**Aim**
Render every line of the records below as a numbered list, omitting the blank lines.

**Items from a data source**
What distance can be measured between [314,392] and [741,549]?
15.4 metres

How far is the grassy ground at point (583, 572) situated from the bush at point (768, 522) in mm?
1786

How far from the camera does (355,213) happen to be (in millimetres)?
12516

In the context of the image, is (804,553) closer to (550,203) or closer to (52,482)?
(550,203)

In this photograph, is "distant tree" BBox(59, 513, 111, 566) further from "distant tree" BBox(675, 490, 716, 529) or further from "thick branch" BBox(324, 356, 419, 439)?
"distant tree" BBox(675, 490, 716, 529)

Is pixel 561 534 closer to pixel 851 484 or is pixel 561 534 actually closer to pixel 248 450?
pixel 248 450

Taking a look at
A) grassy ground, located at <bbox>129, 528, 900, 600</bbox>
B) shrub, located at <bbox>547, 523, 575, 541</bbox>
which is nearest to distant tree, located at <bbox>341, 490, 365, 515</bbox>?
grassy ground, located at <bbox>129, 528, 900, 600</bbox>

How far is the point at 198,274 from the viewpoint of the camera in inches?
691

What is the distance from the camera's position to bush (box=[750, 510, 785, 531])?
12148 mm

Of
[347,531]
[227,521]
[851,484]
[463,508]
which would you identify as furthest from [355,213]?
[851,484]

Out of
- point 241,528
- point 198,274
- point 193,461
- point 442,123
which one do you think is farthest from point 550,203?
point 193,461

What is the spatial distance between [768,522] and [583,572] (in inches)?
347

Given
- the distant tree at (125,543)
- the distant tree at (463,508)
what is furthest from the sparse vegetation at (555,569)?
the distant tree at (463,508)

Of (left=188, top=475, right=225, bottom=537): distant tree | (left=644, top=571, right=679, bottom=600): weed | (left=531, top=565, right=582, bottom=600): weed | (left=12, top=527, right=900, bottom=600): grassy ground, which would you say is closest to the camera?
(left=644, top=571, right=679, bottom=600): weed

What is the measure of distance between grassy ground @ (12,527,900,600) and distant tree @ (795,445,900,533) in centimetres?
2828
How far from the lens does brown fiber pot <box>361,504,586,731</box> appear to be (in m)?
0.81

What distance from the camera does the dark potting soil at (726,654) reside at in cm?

**Answer to the exercise**
1. What distance can be measured between [314,392] and [741,549]?
2. 15.4 metres
3. How far is the grassy ground at point (583, 572) situated from the bush at point (768, 522) in mm?
4. 1786
5. How far from the camera does (355,213) happen to be (in millimetres)?
6. 12516
7. In the context of the image, is (804,553) closer to (550,203) or closer to (52,482)?
8. (550,203)
9. In this photograph, is "distant tree" BBox(59, 513, 111, 566) further from "distant tree" BBox(675, 490, 716, 529) or further from "thick branch" BBox(324, 356, 419, 439)?
10. "distant tree" BBox(675, 490, 716, 529)
11. Is pixel 561 534 closer to pixel 851 484 or is pixel 561 534 actually closer to pixel 248 450?
12. pixel 248 450
13. Taking a look at
14. A) grassy ground, located at <bbox>129, 528, 900, 600</bbox>
15. B) shrub, located at <bbox>547, 523, 575, 541</bbox>
16. which is nearest to distant tree, located at <bbox>341, 490, 365, 515</bbox>?
17. grassy ground, located at <bbox>129, 528, 900, 600</bbox>
18. How far is the point at 198,274 from the viewpoint of the camera in inches?
19. 691
20. What is the distance from the camera's position to bush (box=[750, 510, 785, 531])?
21. 12148 mm
22. Of
23. [347,531]
24. [227,521]
25. [851,484]
26. [463,508]
27. which would you identify as furthest from [355,213]?
28. [851,484]
29. Out of
30. - point 241,528
31. - point 198,274
32. - point 193,461
33. - point 442,123
34. which one do you think is farthest from point 550,203?
35. point 193,461
36. What is the spatial distance between [768,522] and [583,572] (in inches)?
37. 347
38. Given
39. - the distant tree at (125,543)
40. - the distant tree at (463,508)
41. what is furthest from the sparse vegetation at (555,569)?
42. the distant tree at (463,508)
43. Of (left=188, top=475, right=225, bottom=537): distant tree | (left=644, top=571, right=679, bottom=600): weed | (left=531, top=565, right=582, bottom=600): weed | (left=12, top=527, right=900, bottom=600): grassy ground, which would you say is closest to the camera?
44. (left=644, top=571, right=679, bottom=600): weed
45. What is the measure of distance between grassy ground @ (12,527,900,600) and distant tree @ (795,445,900,533) in centimetres?
46. 2828
47. How far from the lens does brown fiber pot <box>361,504,586,731</box> appear to be (in m)?
48. 0.81
49. What distance from the camera does the dark potting soil at (726,654) reside at in cm?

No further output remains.